WHAT YOU SHOULD DO
Only one span of the material below is wanted. Output it exactly, from the line with "clipart made of natural violet" through the line with "Navet rouge plat", without any pictures.

INFORMATION SHOWN

--- START ---

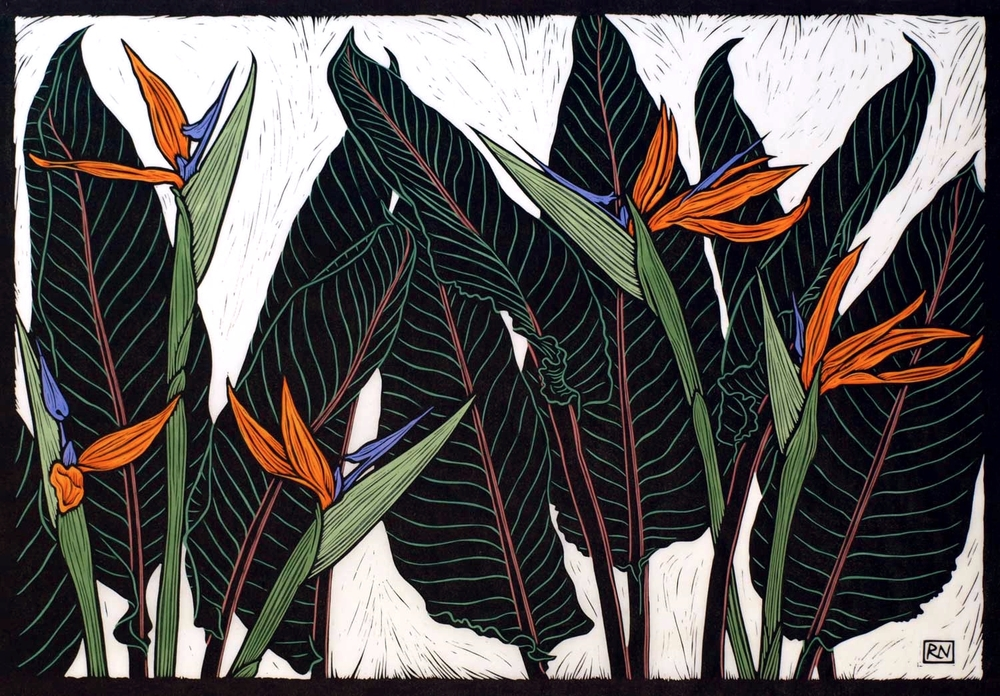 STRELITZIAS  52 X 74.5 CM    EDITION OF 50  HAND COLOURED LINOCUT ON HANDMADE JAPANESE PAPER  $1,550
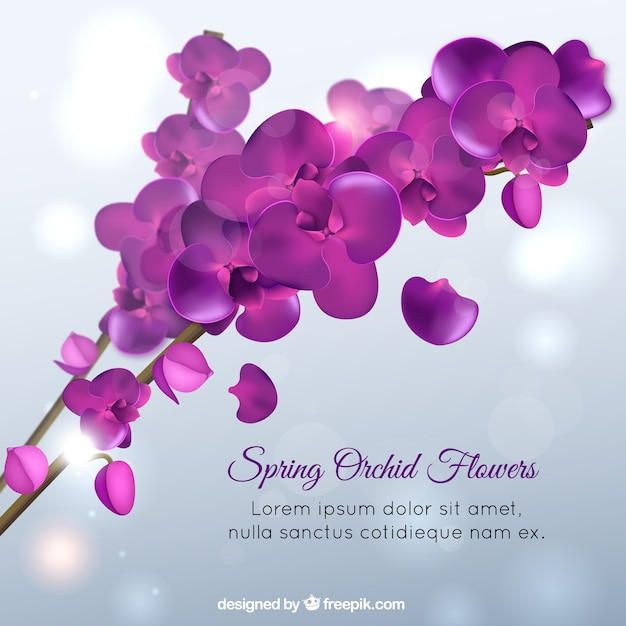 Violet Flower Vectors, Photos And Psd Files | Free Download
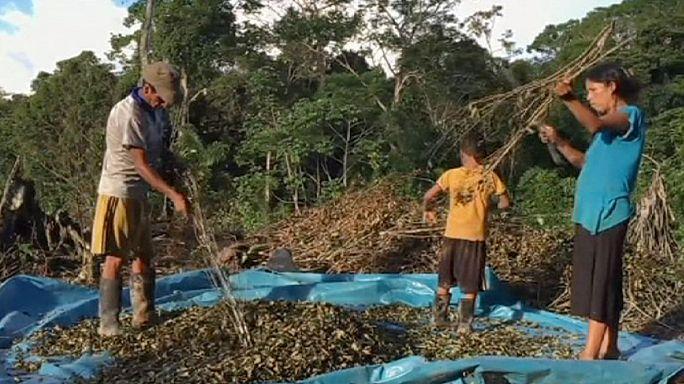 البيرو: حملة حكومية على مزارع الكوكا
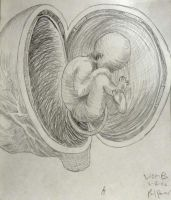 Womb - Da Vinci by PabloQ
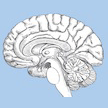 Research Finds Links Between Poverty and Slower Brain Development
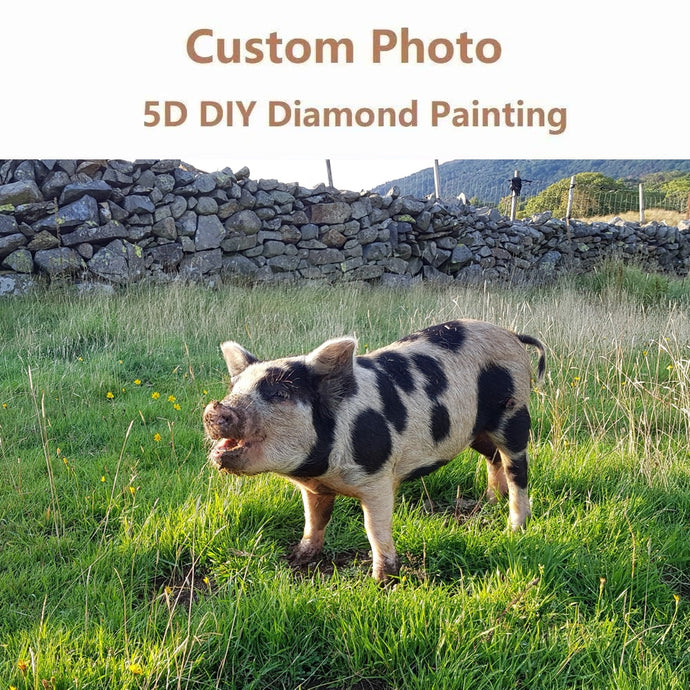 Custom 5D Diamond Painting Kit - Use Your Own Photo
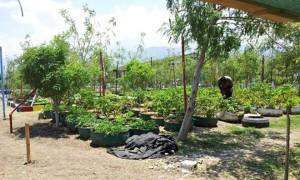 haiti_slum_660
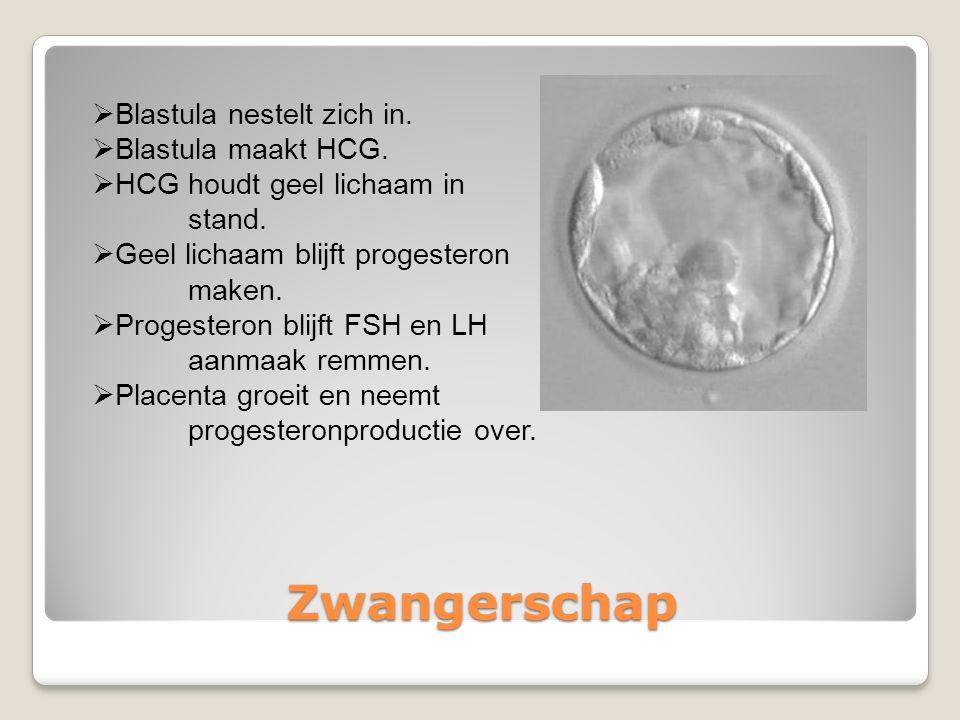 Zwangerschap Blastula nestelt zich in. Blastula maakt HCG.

--- END ---
--- START ---

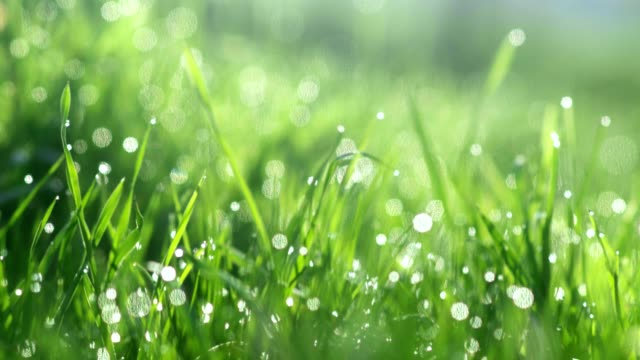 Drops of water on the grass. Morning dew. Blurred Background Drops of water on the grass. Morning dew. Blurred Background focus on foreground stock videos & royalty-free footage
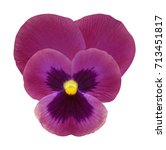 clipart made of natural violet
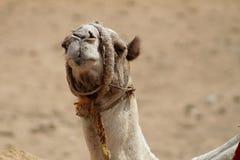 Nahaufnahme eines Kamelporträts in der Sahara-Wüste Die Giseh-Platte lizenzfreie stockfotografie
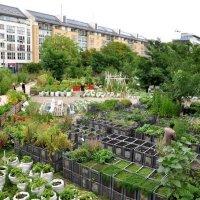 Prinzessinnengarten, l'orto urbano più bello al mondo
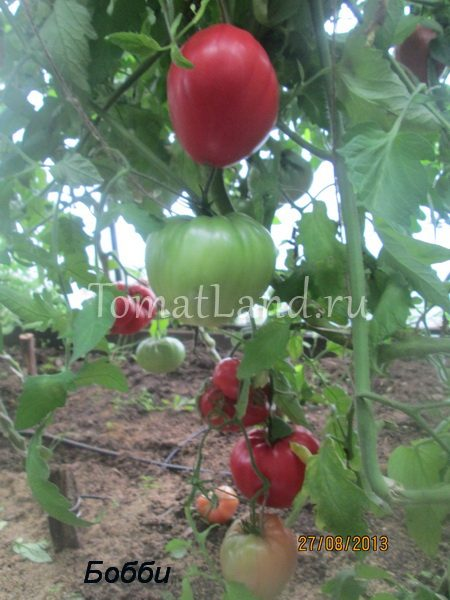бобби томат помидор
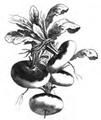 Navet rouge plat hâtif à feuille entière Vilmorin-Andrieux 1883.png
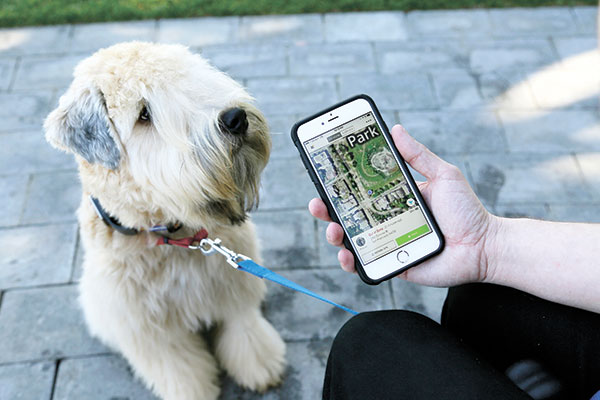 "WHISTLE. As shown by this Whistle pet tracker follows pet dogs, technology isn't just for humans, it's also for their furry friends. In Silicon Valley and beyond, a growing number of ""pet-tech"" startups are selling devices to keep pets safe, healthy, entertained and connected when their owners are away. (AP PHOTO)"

--- END ---

RESPONSE AREA
 clipart made of natural violet
 Nahaufnahme eines Kamelporträts in der Sahara-Wüste Die Giseh-Platte lizenzfreie stockfotografie
 Prinzessinnengarten, l'orto urbano più bello al mondo
бобби томат помидор
 Navet rouge plat hâtif à feuille entière Vilmorin-Andrieux 1883.png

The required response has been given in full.